■ **掲載本文**
---+---

このように変形した成形体は、後工程で治具等を使用し両側から押圧するなどして矯正する作業を必要としていたため、生産効率の低下を招いていた。
【0005】
本発明は、上記実情に鑑みてなされたものであり、生産効率を向上できる成形体の製造方法を提供することを目的とする。
【課題を解決するための手段】
【0006】
上記課題を解決するために、本発明は以下に示される。
請求項1に記載の発明は、植物繊維と熱可塑性樹脂とを含む繊維ボードからなる基材を成形して成形体を形成する成形体の製造方法であって、加熱軟化された前記基材を冷間プレス機の下型にセットするセット工程と、前記冷間プレス機を型締めして前記基材を冷間プレスするプレス工程と、を備え、前記下型は、ステンレス鋼より小さい熱伝導率を有する材質で形成されたことを要旨とする。
請求項2に記載の発明は、請求項1に記載の発明において、前記下型は、全体がステンレス鋼より小さい熱伝導率を有する材質で形成されたことを要旨とする。
請求項3に記載の発明は、請求項1に記載の発明において、前記下型は、セットされる前記基材が当接する表層部がステンレス鋼より小さい熱伝導率を有する材質で形成されたことを要旨とする。
請求項4に記載の発明は、請求項1乃至3のいずれか一項に記載の発明において、前記下型は、樹脂で形成されていることを要旨とする。
請求項5に記載の発明は、請求項1乃至4のいずれか一項に記載の発明において、前記熱可塑性樹脂は、結晶性樹脂からなることを要旨とする。
請求項6に記載の発明は、請求項1乃至5のいずれか一項に記載の発明において、前記成形体は、パッケージトレイであることを要旨とする。
【発明の効果】
【0007】
本発明によれば、植物繊維と熱可塑性樹脂とを含む繊維ボードからなる基材を成形する成形体の製造方法において、冷間プレス時の基材の熱収縮差による撓み変形を抑えることにより、変形した成形体を後工程で治具等を使用して矯正する作業をなくし、生産効率を向上させることができる。
【図面の簡単な説明】
【0008】
本発明について、本発明による典型的な実施形態の非限定的な例を挙げ、言及された複数の図面を参照しつつ以下の詳細な記述にて更に説明するが、同様の参照符号は図面のいくつかの図を通して同様の部品を示す。
図1】本実施形態の成形体の製造方法を説明する工程図である。
図2図1の成形プレス工程で使用する冷間プレス機の上型及び下型を示す模式図であり、(a)はセット時における状態、(b)はプレス時における状態を示す。
図3】実施例及び比較例の試料の変形量を測定する方法を説明する説明図である。
図4】従来の成形体の製造方法における成形プレス工程で使用する冷間プレス機の上型及び下型を示す模式図であり、(a)はセット時における状態、(b)はプレス時における状態を示す。
図5】従来の成形体の製造方法において発生する基材の変形状態を説明する説明図である。
図6】従来の成形体の製造方法における矯正方法を説明する説明図である。

---+---

■ **抽出データ**
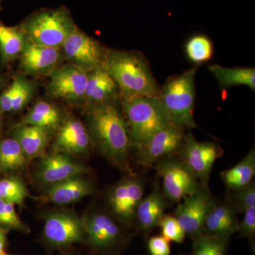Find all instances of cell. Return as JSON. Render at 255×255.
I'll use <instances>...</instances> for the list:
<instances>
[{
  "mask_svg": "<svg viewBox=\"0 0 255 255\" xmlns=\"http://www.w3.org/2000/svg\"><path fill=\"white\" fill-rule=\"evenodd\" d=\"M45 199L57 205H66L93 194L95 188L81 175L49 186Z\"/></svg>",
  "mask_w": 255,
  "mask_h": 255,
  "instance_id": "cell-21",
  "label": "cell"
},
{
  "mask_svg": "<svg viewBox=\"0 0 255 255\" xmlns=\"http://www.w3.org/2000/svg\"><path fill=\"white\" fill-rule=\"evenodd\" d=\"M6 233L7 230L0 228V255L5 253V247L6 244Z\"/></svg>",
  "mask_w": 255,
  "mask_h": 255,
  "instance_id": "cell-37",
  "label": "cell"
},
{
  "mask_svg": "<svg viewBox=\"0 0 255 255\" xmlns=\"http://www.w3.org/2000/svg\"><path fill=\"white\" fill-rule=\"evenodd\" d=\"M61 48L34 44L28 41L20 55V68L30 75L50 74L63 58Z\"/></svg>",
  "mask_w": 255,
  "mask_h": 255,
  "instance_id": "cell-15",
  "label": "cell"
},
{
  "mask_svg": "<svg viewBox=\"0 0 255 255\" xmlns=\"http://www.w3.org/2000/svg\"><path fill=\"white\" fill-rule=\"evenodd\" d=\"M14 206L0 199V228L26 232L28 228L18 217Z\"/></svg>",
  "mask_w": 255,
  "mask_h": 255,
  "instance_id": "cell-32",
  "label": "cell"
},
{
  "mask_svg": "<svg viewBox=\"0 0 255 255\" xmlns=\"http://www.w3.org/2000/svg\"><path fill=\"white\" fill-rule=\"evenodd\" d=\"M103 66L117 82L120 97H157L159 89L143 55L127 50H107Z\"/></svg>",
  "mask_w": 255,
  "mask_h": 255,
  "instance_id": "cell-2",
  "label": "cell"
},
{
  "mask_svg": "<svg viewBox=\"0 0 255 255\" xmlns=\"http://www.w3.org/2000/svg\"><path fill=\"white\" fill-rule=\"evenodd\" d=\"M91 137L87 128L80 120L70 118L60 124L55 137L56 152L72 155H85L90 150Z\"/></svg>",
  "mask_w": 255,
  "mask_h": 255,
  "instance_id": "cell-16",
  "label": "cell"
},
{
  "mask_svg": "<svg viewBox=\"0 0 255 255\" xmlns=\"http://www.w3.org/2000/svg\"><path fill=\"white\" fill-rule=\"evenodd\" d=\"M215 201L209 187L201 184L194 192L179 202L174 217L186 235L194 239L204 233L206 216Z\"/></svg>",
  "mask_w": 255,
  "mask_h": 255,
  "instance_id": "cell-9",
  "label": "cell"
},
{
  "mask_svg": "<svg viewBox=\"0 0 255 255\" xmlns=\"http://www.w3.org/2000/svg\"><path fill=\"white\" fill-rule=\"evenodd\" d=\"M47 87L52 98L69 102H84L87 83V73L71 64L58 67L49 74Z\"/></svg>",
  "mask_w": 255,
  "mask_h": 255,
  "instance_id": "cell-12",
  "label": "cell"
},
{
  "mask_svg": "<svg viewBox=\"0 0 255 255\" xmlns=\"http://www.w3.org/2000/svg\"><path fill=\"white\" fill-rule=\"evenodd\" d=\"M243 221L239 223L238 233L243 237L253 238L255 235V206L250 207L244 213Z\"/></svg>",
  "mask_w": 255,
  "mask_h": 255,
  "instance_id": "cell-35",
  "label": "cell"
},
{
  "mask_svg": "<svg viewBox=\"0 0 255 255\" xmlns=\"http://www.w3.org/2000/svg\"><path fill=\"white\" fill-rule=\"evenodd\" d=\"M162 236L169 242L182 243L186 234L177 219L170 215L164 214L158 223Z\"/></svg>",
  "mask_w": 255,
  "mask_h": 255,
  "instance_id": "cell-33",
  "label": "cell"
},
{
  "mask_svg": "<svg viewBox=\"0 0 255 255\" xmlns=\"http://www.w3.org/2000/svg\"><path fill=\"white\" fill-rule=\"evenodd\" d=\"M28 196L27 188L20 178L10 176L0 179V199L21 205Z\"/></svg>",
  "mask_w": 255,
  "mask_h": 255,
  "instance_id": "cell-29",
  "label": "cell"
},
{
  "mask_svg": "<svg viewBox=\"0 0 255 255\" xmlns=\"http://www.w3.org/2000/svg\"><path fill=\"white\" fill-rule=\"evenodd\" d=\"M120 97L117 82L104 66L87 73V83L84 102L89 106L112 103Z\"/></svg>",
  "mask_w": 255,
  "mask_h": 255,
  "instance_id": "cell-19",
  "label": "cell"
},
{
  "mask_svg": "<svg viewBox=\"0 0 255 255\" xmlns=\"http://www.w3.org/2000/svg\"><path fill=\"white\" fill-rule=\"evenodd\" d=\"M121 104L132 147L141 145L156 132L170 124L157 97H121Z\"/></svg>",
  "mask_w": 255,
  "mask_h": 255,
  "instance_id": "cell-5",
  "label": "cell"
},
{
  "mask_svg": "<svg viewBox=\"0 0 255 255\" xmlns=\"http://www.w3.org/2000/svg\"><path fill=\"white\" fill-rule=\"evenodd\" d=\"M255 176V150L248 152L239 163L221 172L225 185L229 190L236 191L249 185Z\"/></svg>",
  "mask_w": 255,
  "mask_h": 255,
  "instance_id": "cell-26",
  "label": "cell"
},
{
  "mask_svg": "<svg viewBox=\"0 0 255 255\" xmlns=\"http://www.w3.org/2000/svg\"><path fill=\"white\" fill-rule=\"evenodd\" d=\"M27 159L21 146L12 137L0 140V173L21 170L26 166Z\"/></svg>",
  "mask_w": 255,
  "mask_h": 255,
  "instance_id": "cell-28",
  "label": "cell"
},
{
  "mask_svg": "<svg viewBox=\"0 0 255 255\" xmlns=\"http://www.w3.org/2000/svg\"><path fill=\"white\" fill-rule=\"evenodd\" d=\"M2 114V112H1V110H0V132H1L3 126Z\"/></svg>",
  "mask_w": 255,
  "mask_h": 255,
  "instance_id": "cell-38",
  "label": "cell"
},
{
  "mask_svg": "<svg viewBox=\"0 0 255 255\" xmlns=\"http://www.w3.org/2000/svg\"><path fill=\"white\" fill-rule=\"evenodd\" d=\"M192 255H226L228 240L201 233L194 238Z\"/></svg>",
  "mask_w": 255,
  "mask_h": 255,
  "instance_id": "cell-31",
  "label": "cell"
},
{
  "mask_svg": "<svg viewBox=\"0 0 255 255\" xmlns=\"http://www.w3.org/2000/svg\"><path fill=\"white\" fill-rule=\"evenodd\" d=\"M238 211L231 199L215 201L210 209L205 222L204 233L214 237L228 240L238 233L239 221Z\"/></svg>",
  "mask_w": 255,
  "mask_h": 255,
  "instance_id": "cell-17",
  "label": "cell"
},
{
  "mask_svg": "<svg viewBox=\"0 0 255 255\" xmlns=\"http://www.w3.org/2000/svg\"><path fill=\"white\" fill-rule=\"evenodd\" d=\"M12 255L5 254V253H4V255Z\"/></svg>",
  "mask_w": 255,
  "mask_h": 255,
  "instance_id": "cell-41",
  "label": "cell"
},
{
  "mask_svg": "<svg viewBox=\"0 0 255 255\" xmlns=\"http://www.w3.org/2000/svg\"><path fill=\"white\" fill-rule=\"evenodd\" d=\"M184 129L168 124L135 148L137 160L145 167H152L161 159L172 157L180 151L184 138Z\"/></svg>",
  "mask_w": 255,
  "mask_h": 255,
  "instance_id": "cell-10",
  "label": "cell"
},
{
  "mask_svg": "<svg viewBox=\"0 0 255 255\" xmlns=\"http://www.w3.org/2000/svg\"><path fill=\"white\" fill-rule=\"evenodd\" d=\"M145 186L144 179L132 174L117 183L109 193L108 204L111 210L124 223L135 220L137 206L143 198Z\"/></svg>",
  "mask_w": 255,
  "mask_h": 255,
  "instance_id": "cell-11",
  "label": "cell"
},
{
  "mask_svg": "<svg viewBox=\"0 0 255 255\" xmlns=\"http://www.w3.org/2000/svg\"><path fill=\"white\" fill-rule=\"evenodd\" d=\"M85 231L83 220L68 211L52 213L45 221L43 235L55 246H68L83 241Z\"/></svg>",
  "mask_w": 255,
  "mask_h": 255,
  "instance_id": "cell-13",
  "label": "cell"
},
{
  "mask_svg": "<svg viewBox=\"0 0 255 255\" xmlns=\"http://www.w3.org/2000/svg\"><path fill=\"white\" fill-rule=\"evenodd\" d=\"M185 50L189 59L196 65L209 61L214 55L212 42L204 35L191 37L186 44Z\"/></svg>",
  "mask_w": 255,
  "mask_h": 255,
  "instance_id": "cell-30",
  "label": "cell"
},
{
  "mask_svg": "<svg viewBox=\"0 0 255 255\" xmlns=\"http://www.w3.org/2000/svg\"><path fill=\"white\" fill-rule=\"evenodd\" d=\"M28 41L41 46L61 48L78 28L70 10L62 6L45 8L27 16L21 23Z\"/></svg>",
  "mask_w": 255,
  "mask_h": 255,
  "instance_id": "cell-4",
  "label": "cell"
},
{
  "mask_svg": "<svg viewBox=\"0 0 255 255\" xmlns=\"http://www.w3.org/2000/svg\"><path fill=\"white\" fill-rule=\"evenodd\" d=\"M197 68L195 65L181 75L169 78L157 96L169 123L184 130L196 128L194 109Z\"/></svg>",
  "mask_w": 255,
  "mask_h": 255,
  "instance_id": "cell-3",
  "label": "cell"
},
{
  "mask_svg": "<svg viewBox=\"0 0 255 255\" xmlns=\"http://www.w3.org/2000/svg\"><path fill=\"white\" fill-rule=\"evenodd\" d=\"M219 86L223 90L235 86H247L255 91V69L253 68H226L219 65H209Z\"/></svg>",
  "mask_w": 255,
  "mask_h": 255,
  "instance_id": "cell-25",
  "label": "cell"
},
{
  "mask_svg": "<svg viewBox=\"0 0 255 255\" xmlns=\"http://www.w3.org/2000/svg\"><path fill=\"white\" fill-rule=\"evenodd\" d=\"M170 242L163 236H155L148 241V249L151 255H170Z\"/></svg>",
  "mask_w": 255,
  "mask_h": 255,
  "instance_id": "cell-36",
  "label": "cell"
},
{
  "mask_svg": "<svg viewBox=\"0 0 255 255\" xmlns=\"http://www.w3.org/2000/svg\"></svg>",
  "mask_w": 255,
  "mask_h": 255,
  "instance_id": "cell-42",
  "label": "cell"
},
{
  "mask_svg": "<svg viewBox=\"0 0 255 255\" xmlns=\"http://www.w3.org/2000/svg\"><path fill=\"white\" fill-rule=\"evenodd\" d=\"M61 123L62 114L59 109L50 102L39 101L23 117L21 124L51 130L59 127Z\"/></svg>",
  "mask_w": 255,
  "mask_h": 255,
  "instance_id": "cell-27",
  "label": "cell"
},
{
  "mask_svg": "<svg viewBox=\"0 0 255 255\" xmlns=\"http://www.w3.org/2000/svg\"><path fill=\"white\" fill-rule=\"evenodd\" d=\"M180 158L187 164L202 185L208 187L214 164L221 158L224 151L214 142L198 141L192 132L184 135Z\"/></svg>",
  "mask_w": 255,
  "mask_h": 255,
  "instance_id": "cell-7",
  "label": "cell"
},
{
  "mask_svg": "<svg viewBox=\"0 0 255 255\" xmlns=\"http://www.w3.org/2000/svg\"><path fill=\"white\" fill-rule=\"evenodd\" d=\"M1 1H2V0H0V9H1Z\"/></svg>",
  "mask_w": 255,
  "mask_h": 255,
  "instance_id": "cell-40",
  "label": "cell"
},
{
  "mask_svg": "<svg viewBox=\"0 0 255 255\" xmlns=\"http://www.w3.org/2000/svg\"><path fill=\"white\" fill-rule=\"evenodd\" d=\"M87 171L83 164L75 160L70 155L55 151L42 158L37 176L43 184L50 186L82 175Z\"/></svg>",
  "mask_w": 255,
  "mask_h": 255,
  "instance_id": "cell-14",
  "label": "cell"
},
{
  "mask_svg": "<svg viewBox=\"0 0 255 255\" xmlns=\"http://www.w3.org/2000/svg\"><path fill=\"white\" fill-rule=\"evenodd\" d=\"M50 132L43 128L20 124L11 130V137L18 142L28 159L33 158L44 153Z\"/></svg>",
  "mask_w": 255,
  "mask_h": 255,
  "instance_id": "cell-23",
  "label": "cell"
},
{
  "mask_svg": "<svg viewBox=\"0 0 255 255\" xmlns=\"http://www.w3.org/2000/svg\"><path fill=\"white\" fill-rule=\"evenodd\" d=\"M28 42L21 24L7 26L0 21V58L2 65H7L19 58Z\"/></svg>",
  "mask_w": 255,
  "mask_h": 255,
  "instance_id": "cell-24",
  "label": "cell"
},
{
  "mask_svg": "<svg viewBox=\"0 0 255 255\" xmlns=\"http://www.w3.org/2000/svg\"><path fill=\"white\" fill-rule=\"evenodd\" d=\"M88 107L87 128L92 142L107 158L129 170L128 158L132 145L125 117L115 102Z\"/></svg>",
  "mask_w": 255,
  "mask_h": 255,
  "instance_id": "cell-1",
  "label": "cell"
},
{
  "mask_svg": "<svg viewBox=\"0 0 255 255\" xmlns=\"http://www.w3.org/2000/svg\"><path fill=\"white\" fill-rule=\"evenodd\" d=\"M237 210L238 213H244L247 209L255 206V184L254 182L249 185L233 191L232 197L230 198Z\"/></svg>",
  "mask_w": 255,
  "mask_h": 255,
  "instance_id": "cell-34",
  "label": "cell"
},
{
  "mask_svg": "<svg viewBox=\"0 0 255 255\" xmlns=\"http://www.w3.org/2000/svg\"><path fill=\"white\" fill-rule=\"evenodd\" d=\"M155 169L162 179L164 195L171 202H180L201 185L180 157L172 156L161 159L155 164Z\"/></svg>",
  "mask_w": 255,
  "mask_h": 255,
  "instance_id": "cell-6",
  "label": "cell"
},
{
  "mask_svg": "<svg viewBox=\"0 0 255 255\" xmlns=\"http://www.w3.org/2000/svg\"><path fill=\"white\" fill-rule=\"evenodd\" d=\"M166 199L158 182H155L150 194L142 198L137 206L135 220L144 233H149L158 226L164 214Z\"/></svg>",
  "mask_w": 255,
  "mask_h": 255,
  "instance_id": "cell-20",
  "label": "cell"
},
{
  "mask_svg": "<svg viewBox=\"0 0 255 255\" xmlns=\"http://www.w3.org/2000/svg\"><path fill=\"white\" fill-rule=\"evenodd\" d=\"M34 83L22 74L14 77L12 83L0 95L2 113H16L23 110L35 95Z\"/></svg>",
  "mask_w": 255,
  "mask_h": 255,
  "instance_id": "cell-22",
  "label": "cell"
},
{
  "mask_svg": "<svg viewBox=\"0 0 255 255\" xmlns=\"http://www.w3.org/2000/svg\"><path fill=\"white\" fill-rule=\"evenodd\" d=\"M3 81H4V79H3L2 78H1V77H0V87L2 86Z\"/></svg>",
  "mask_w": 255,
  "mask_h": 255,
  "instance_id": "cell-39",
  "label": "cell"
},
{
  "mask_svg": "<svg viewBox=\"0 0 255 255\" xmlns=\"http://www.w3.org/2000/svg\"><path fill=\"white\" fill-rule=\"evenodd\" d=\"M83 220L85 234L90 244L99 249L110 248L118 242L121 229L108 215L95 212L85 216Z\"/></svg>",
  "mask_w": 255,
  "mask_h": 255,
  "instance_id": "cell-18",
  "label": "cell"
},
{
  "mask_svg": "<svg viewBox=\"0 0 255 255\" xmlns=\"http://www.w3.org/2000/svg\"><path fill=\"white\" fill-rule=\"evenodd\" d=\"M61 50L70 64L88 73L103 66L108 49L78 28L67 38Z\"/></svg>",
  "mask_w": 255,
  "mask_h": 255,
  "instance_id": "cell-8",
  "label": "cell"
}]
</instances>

---+---

■ **作業指示**
成形体の製造方法を述べた本文から、「図4】従来の成形体の製造方法」を含む語句で始まり「図6】従来の成形体の製造方法における矯正方法を説明する説明図である。」で終わる部分を、一字も変えずに抜き出すこと。

■ **解答**
図4】従来の成形体の製造方法における成形プレス工程で使用する冷間プレス機の上型及び下型を示す模式図であり、(a)はセット時における状態、(b)はプレス時における状態を示す。
図5】従来の成形体の製造方法において発生する基材の変形状態を説明する説明図である。
図6】従来の成形体の製造方法における矯正方法を説明する説明図である。